Он подхватил сына на руки и, не чувствуя его веса, побежал по лесу. Он готов был так бежать десять, двадцать, сто километров, не отдыхая. Руки, судорожно сжатые, держали тело сына.
— Сейчас мы тебя домчим… Сейчас мы тебя… — говорил он, успокаивая его и себя.
Когда Василий уставал, он клал Славку на траву и отдыхал самое короткое время, минуты две-три. Потом снова подхватывал его на руки и бежал.
Но самое страшное для Василия было не тогда, когда он нес сына, а когда он наконец вышел на дорогу. Кругом ни одной живой души. Он не знал, что ему делать — бежать ли в деревню, до которой было километра два, или стоять и ждать машины. Дорога была небойкой, но все-таки по ней ездили и колхозные машины, и лесовозы, и автобусы из города с грибниками. Василий метался по дороге. Хоть откуда-нибудь бы шла машина. Но все словно вымерло.
Наконец послышался шум мотора. Машина шла из города. Василий встал посреди дороги, раскинув крестом руки. Пусть его лучше раздавит, но с места он не сдвинется. Шофер затормозил:
— Слушай! Разворачивайся! Сын у меня! Заплачу, сколько хошь!
Шофер не сразу понял, что хотят от него, а поняв, заторопился.
Сидя в кабине и держа на коленях сына, Василий снова наполнился надеждой. Только бы не заглох мотор, не сломалась машина. Казалось, спасение зависело только от нее. Шофер расспрашивал его, Василий говорил, но вряд ли тот понял, что произошло тут. Славка лежал с закрытыми глазами, и время от времени отец касался щекой его губ — дышит ли, живой ли?
Вот и город, улица, больница…
Три дня Василий провел в городе, ничего не ел, спал где придется, даже не спал, а забывался на короткое время, проваливался в пустоту. Его вызвали к следователю. Василий рассказал, как было дело, и дал расписку, что он никуда не уедет.
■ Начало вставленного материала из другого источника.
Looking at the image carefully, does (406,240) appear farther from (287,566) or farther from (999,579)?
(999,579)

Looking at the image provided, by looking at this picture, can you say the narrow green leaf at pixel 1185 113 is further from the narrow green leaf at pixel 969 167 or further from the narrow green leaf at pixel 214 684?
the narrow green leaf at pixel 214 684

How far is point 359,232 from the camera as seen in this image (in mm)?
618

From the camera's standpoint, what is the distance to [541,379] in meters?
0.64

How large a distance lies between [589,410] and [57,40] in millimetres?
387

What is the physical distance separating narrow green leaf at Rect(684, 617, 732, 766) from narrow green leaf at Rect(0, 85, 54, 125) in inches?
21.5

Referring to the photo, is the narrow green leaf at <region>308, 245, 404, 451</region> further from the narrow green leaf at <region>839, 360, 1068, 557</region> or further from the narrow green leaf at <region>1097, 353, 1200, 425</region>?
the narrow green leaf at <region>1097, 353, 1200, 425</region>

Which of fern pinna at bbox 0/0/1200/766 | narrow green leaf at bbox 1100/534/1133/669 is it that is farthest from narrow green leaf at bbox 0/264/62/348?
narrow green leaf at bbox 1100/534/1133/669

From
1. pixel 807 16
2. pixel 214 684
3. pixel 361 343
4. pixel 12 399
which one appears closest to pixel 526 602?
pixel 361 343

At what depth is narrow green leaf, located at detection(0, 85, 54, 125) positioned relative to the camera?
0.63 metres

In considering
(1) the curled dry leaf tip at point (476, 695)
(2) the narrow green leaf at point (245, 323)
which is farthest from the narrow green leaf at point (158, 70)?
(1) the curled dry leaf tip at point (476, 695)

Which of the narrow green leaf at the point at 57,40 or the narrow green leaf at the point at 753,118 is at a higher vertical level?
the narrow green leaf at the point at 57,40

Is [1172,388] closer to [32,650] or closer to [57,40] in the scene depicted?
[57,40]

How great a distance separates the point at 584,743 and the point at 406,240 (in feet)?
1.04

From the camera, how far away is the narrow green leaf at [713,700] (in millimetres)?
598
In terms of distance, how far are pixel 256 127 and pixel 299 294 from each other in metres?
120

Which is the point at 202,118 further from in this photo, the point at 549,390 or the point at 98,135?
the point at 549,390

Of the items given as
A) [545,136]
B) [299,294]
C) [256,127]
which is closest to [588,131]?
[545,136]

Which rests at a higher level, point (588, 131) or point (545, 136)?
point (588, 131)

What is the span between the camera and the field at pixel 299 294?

Это было лишнее. Наказание? Он готов к любому. Да и разве есть на свете наказание тяжелее того, которое он нес теперь?!
Узнав о случившемся, из деревни приехала Клава. Она готова была осыпать его градом попреков, плюнуть ему в лицо, вцепиться в глаза, но, увидев его, страшно исхудалого, заросшего щетиной, она только подошла к нему, встала рядом, загородила лицо руками и заплакала.
На третий день Славка умер.
Василий не знал, что было бы с ним, если бы жены не было рядом. Наверно, он бы пошел на станцию и бросился бы под поезд.
Василий на короткое время отвлекся от воспоминаний и осмотрел лес. Деревья уже оживали. Кора на ивовых кустах и стволах осин чуть приметно зазеленела, потрескавшаяся кора старых берез сочилась.